Libtorch crashes docker when included in header file

I’ve been working on integrating libtorch C++ into my project for a few weeks and while it works fine when I include the

#include <torch/script.h>
#include <torch/torch.h>

headers in a cpp source file it works fine. But when I include them in a cpp header file it results in my docker environment crashing and the following error log.

Exercise prompt:
Write the next part of the forum post about libtorch crashing Docker when its headers are included in a header file, starting right after its last sentence.

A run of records
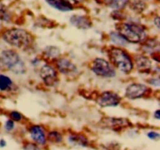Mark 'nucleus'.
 Masks as SVG:
<instances>
[{
	"label": "nucleus",
	"instance_id": "nucleus-3",
	"mask_svg": "<svg viewBox=\"0 0 160 150\" xmlns=\"http://www.w3.org/2000/svg\"><path fill=\"white\" fill-rule=\"evenodd\" d=\"M112 64L121 72L130 73L132 70L134 63L129 54L120 48H112L109 52Z\"/></svg>",
	"mask_w": 160,
	"mask_h": 150
},
{
	"label": "nucleus",
	"instance_id": "nucleus-26",
	"mask_svg": "<svg viewBox=\"0 0 160 150\" xmlns=\"http://www.w3.org/2000/svg\"><path fill=\"white\" fill-rule=\"evenodd\" d=\"M155 22H156V27H157L158 28H159V17H156V19H155V20H154Z\"/></svg>",
	"mask_w": 160,
	"mask_h": 150
},
{
	"label": "nucleus",
	"instance_id": "nucleus-18",
	"mask_svg": "<svg viewBox=\"0 0 160 150\" xmlns=\"http://www.w3.org/2000/svg\"><path fill=\"white\" fill-rule=\"evenodd\" d=\"M9 13L6 6L0 2V20L2 21H8L9 20Z\"/></svg>",
	"mask_w": 160,
	"mask_h": 150
},
{
	"label": "nucleus",
	"instance_id": "nucleus-4",
	"mask_svg": "<svg viewBox=\"0 0 160 150\" xmlns=\"http://www.w3.org/2000/svg\"><path fill=\"white\" fill-rule=\"evenodd\" d=\"M1 59L3 64L13 73L22 74L25 72L24 62L13 50L7 49L2 51Z\"/></svg>",
	"mask_w": 160,
	"mask_h": 150
},
{
	"label": "nucleus",
	"instance_id": "nucleus-11",
	"mask_svg": "<svg viewBox=\"0 0 160 150\" xmlns=\"http://www.w3.org/2000/svg\"><path fill=\"white\" fill-rule=\"evenodd\" d=\"M70 23L77 28L81 30L89 29L92 26L91 21L84 16L74 15L70 18Z\"/></svg>",
	"mask_w": 160,
	"mask_h": 150
},
{
	"label": "nucleus",
	"instance_id": "nucleus-1",
	"mask_svg": "<svg viewBox=\"0 0 160 150\" xmlns=\"http://www.w3.org/2000/svg\"><path fill=\"white\" fill-rule=\"evenodd\" d=\"M3 41L16 48L25 49L30 47L32 44L33 38L31 34L27 31L19 28L8 29L3 32Z\"/></svg>",
	"mask_w": 160,
	"mask_h": 150
},
{
	"label": "nucleus",
	"instance_id": "nucleus-24",
	"mask_svg": "<svg viewBox=\"0 0 160 150\" xmlns=\"http://www.w3.org/2000/svg\"><path fill=\"white\" fill-rule=\"evenodd\" d=\"M150 84L154 86H159V78H153L150 81Z\"/></svg>",
	"mask_w": 160,
	"mask_h": 150
},
{
	"label": "nucleus",
	"instance_id": "nucleus-5",
	"mask_svg": "<svg viewBox=\"0 0 160 150\" xmlns=\"http://www.w3.org/2000/svg\"><path fill=\"white\" fill-rule=\"evenodd\" d=\"M92 72L102 78H113L116 75L115 70L107 60L102 58H96L91 67Z\"/></svg>",
	"mask_w": 160,
	"mask_h": 150
},
{
	"label": "nucleus",
	"instance_id": "nucleus-15",
	"mask_svg": "<svg viewBox=\"0 0 160 150\" xmlns=\"http://www.w3.org/2000/svg\"><path fill=\"white\" fill-rule=\"evenodd\" d=\"M69 141L71 144L81 146H86L88 145L87 138L81 134H71L69 137Z\"/></svg>",
	"mask_w": 160,
	"mask_h": 150
},
{
	"label": "nucleus",
	"instance_id": "nucleus-28",
	"mask_svg": "<svg viewBox=\"0 0 160 150\" xmlns=\"http://www.w3.org/2000/svg\"><path fill=\"white\" fill-rule=\"evenodd\" d=\"M5 145H6V141H4L3 139H2V140L0 141V146L4 147Z\"/></svg>",
	"mask_w": 160,
	"mask_h": 150
},
{
	"label": "nucleus",
	"instance_id": "nucleus-20",
	"mask_svg": "<svg viewBox=\"0 0 160 150\" xmlns=\"http://www.w3.org/2000/svg\"><path fill=\"white\" fill-rule=\"evenodd\" d=\"M45 52L47 56H51V57H56L59 54V50L55 47H49V48H47V51Z\"/></svg>",
	"mask_w": 160,
	"mask_h": 150
},
{
	"label": "nucleus",
	"instance_id": "nucleus-16",
	"mask_svg": "<svg viewBox=\"0 0 160 150\" xmlns=\"http://www.w3.org/2000/svg\"><path fill=\"white\" fill-rule=\"evenodd\" d=\"M110 40L118 46H125L128 44V42L119 32H111Z\"/></svg>",
	"mask_w": 160,
	"mask_h": 150
},
{
	"label": "nucleus",
	"instance_id": "nucleus-22",
	"mask_svg": "<svg viewBox=\"0 0 160 150\" xmlns=\"http://www.w3.org/2000/svg\"><path fill=\"white\" fill-rule=\"evenodd\" d=\"M14 128V123L13 120H8L6 122V124H5V128H6V131H12Z\"/></svg>",
	"mask_w": 160,
	"mask_h": 150
},
{
	"label": "nucleus",
	"instance_id": "nucleus-7",
	"mask_svg": "<svg viewBox=\"0 0 160 150\" xmlns=\"http://www.w3.org/2000/svg\"><path fill=\"white\" fill-rule=\"evenodd\" d=\"M120 97L112 92H105L99 95L97 102L102 107L117 106L120 102Z\"/></svg>",
	"mask_w": 160,
	"mask_h": 150
},
{
	"label": "nucleus",
	"instance_id": "nucleus-27",
	"mask_svg": "<svg viewBox=\"0 0 160 150\" xmlns=\"http://www.w3.org/2000/svg\"><path fill=\"white\" fill-rule=\"evenodd\" d=\"M154 116L157 120H159V110H156V112H155Z\"/></svg>",
	"mask_w": 160,
	"mask_h": 150
},
{
	"label": "nucleus",
	"instance_id": "nucleus-8",
	"mask_svg": "<svg viewBox=\"0 0 160 150\" xmlns=\"http://www.w3.org/2000/svg\"><path fill=\"white\" fill-rule=\"evenodd\" d=\"M148 88L143 84H131L127 88L126 96L130 99H137L143 97L148 92Z\"/></svg>",
	"mask_w": 160,
	"mask_h": 150
},
{
	"label": "nucleus",
	"instance_id": "nucleus-25",
	"mask_svg": "<svg viewBox=\"0 0 160 150\" xmlns=\"http://www.w3.org/2000/svg\"><path fill=\"white\" fill-rule=\"evenodd\" d=\"M68 2H70V3L73 2V3H79V2H84V0H67Z\"/></svg>",
	"mask_w": 160,
	"mask_h": 150
},
{
	"label": "nucleus",
	"instance_id": "nucleus-2",
	"mask_svg": "<svg viewBox=\"0 0 160 150\" xmlns=\"http://www.w3.org/2000/svg\"><path fill=\"white\" fill-rule=\"evenodd\" d=\"M118 32L127 42L131 43H140L147 36L145 28L134 22L121 23L118 28Z\"/></svg>",
	"mask_w": 160,
	"mask_h": 150
},
{
	"label": "nucleus",
	"instance_id": "nucleus-14",
	"mask_svg": "<svg viewBox=\"0 0 160 150\" xmlns=\"http://www.w3.org/2000/svg\"><path fill=\"white\" fill-rule=\"evenodd\" d=\"M103 1L106 6L116 10L123 9L128 2V0H103Z\"/></svg>",
	"mask_w": 160,
	"mask_h": 150
},
{
	"label": "nucleus",
	"instance_id": "nucleus-9",
	"mask_svg": "<svg viewBox=\"0 0 160 150\" xmlns=\"http://www.w3.org/2000/svg\"><path fill=\"white\" fill-rule=\"evenodd\" d=\"M56 67L57 69L62 73L66 75L73 74L77 72V67L69 59L66 58L59 59L56 62Z\"/></svg>",
	"mask_w": 160,
	"mask_h": 150
},
{
	"label": "nucleus",
	"instance_id": "nucleus-13",
	"mask_svg": "<svg viewBox=\"0 0 160 150\" xmlns=\"http://www.w3.org/2000/svg\"><path fill=\"white\" fill-rule=\"evenodd\" d=\"M49 6L62 12H68L73 9V6L67 0H45Z\"/></svg>",
	"mask_w": 160,
	"mask_h": 150
},
{
	"label": "nucleus",
	"instance_id": "nucleus-19",
	"mask_svg": "<svg viewBox=\"0 0 160 150\" xmlns=\"http://www.w3.org/2000/svg\"><path fill=\"white\" fill-rule=\"evenodd\" d=\"M48 140L51 141L52 142H55V143H58V142H60L62 141V135L59 134L57 131H52L48 134Z\"/></svg>",
	"mask_w": 160,
	"mask_h": 150
},
{
	"label": "nucleus",
	"instance_id": "nucleus-12",
	"mask_svg": "<svg viewBox=\"0 0 160 150\" xmlns=\"http://www.w3.org/2000/svg\"><path fill=\"white\" fill-rule=\"evenodd\" d=\"M134 61H135L136 67L137 69L141 72L143 73H147L152 68V62L150 59L146 56H142V55H138L134 58Z\"/></svg>",
	"mask_w": 160,
	"mask_h": 150
},
{
	"label": "nucleus",
	"instance_id": "nucleus-23",
	"mask_svg": "<svg viewBox=\"0 0 160 150\" xmlns=\"http://www.w3.org/2000/svg\"><path fill=\"white\" fill-rule=\"evenodd\" d=\"M147 135L149 138L152 139V140H156V139H158L159 138V134L157 132H155V131H150V132L148 133Z\"/></svg>",
	"mask_w": 160,
	"mask_h": 150
},
{
	"label": "nucleus",
	"instance_id": "nucleus-10",
	"mask_svg": "<svg viewBox=\"0 0 160 150\" xmlns=\"http://www.w3.org/2000/svg\"><path fill=\"white\" fill-rule=\"evenodd\" d=\"M30 134H31V138L36 143L39 144V145H45L46 142L45 131L42 127L38 126V125L31 127L30 129Z\"/></svg>",
	"mask_w": 160,
	"mask_h": 150
},
{
	"label": "nucleus",
	"instance_id": "nucleus-21",
	"mask_svg": "<svg viewBox=\"0 0 160 150\" xmlns=\"http://www.w3.org/2000/svg\"><path fill=\"white\" fill-rule=\"evenodd\" d=\"M10 117L12 120H14V121H20L22 119L21 114L19 112H17V111H12V112H11Z\"/></svg>",
	"mask_w": 160,
	"mask_h": 150
},
{
	"label": "nucleus",
	"instance_id": "nucleus-17",
	"mask_svg": "<svg viewBox=\"0 0 160 150\" xmlns=\"http://www.w3.org/2000/svg\"><path fill=\"white\" fill-rule=\"evenodd\" d=\"M12 80L8 76L4 74H0V90L6 91L12 86Z\"/></svg>",
	"mask_w": 160,
	"mask_h": 150
},
{
	"label": "nucleus",
	"instance_id": "nucleus-6",
	"mask_svg": "<svg viewBox=\"0 0 160 150\" xmlns=\"http://www.w3.org/2000/svg\"><path fill=\"white\" fill-rule=\"evenodd\" d=\"M40 76L46 85L53 86L57 83V73L52 67L48 64L42 67L40 70Z\"/></svg>",
	"mask_w": 160,
	"mask_h": 150
}]
</instances>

Result below:
Log Screenshot

Log File

-- The CXX compiler identification is GNU 10.5.0
-- The CUDA compiler identification is NVIDIA 12.2.140
-- Detecting CXX compiler ABI info
-- Detecting CXX compiler ABI info - done
-- Check for working CXX compiler: /usr/bin/c++ - skipped
-- Detecting CXX compile features
-- Detecting CXX compile features - done
-- Detecting CUDA compiler ABI info
-- Detecting CUDA compiler ABI info - done
-- Check for working CUDA compiler: /usr/local/cuda/bin/nvcc - skipped
-- Detecting CUDA compile features
-- Detecting CUDA compile features - done
Sim Mode: Disabled
-- The C compiler identification is GNU 10.5.0
-- Detecting C compiler ABI info
-- Detecting C compiler ABI info - done
-- Check for working C compiler: /usr/bin/cc - skipped
-- Detecting C compile features
-- Detecting C compile features - done
RoveComm Build Mode: 1
RoveComm_CPP -- LIBRARY MODE
-- Performing Test CMAKE_HAVE_LIBC_PTHREAD
-- Performing Test CMAKE_HAVE_LIBC_PTHREAD - Success
-- Found Threads: TRUE  
-- Found CUDA: /usr/local/cuda (found suitable exact version "12.2") 
-- Found OpenCV: /usr/local (found version "4.9.0")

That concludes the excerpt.